▸ **Kutipan Halaman**
Oleh: Agus Salim Dg Ngago
Dosen Universitas Pepabri, Sekretaris Partai Kebangkitan Bangsa Kabupaten Gowa
DALAM sejarah peradaban Islam, isu mengenai peran perempuan dalam pemerintahan sering kali menjadi perbincangan yang cukup kompleks.
Secara umum, Islam memberikan kedudukan yang terhormat kepada perempuan dan memberikan hak-hak yang setara dengan laki-laki dalam banyak aspek kehidupan, termasuk dalam hal kepemimpinan.
Meski begitu, pandangan ulama dan interpretasi terhadap teks-teks Islam mengenai peran perempuan dalam pemerintahan memiliki variasi dan sering kali dipengaruhi oleh konteks budaya dan sosial masing-masing masyarakat.
Dasar Al-Quran dan Hadis tentang Kepemimpinan Perempuan
Dalam Islam, kepemimpinan di dalam masyarakat dilandaskan pada prinsip keadilan, kemampuan, serta kapasitas seseorang dalam mengemban amanah.
Di dalam Al-Quran, tidak ada ayat yang secara eksplisit melarang perempuan untuk berperan dalam pemerintahan atau kepemimpinan politik. Bahkan dalam beberapa ayat, Al-Quran mencatat contoh pemimpin perempuan, salah satunya adalah Ratu Balqis yang memimpin kerajaan Saba.
Ayat-ayat dalam Surat An-Naml (27:22-44) menggambarkan kepemimpinan Ratu Balqis yang adil, bijaksana, dan cerdas dalam mengelola kerajaannya.

▸ **Data Tersimpan**

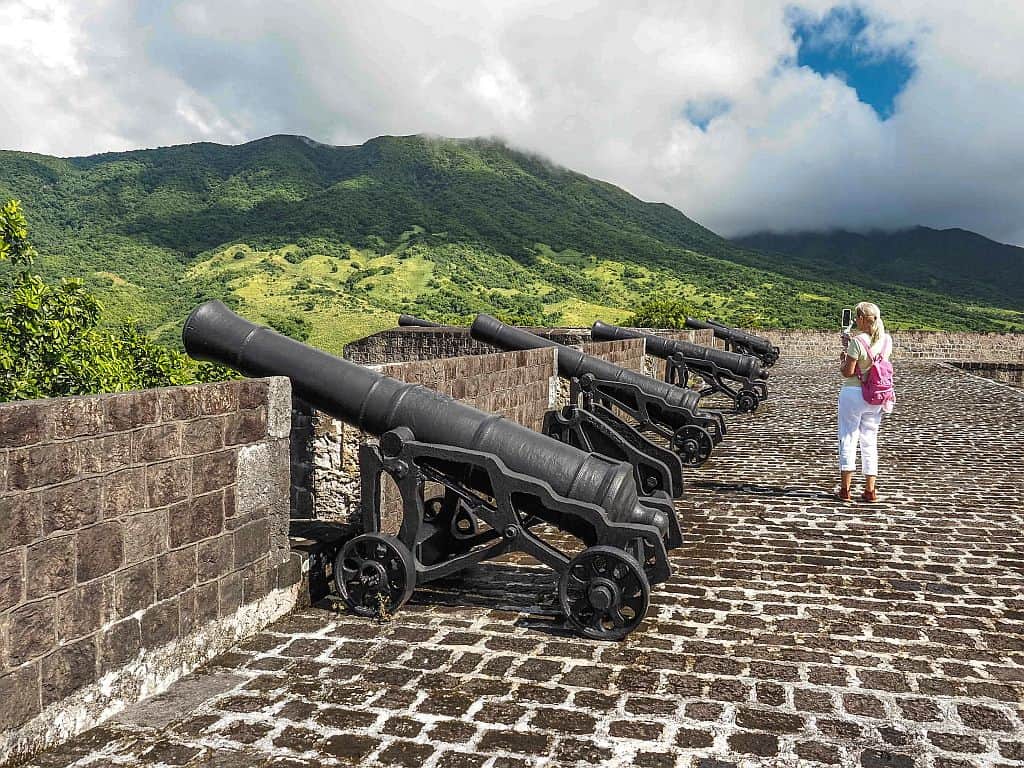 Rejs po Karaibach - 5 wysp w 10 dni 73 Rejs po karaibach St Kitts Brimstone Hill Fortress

==

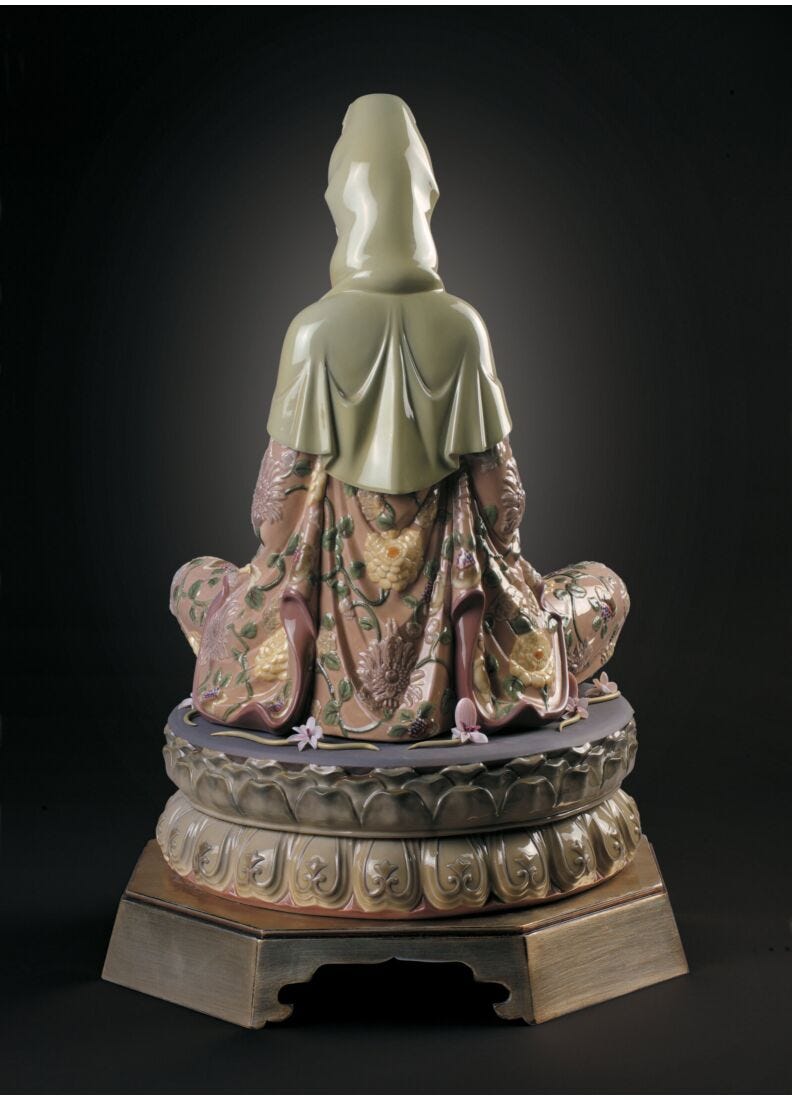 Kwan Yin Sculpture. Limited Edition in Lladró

▸ **Petunjuk Tugas**
Tuliskan kembali bagian teks tentang kepemimpinan perempuan dalam Islam dari "Meski begitu, pandangan" sampai "sosial masing-masing masyarakat.", dan tukar "ulama" dengan "cendekiawan".

▸ **Hasil Latihan**
Meski begitu, pandangan cendekiawan dan interpretasi terhadap teks-teks Islam mengenai peran perempuan dalam pemerintahan memiliki variasi dan sering kali dipengaruhi oleh konteks budaya dan sosial masing-masing masyarakat.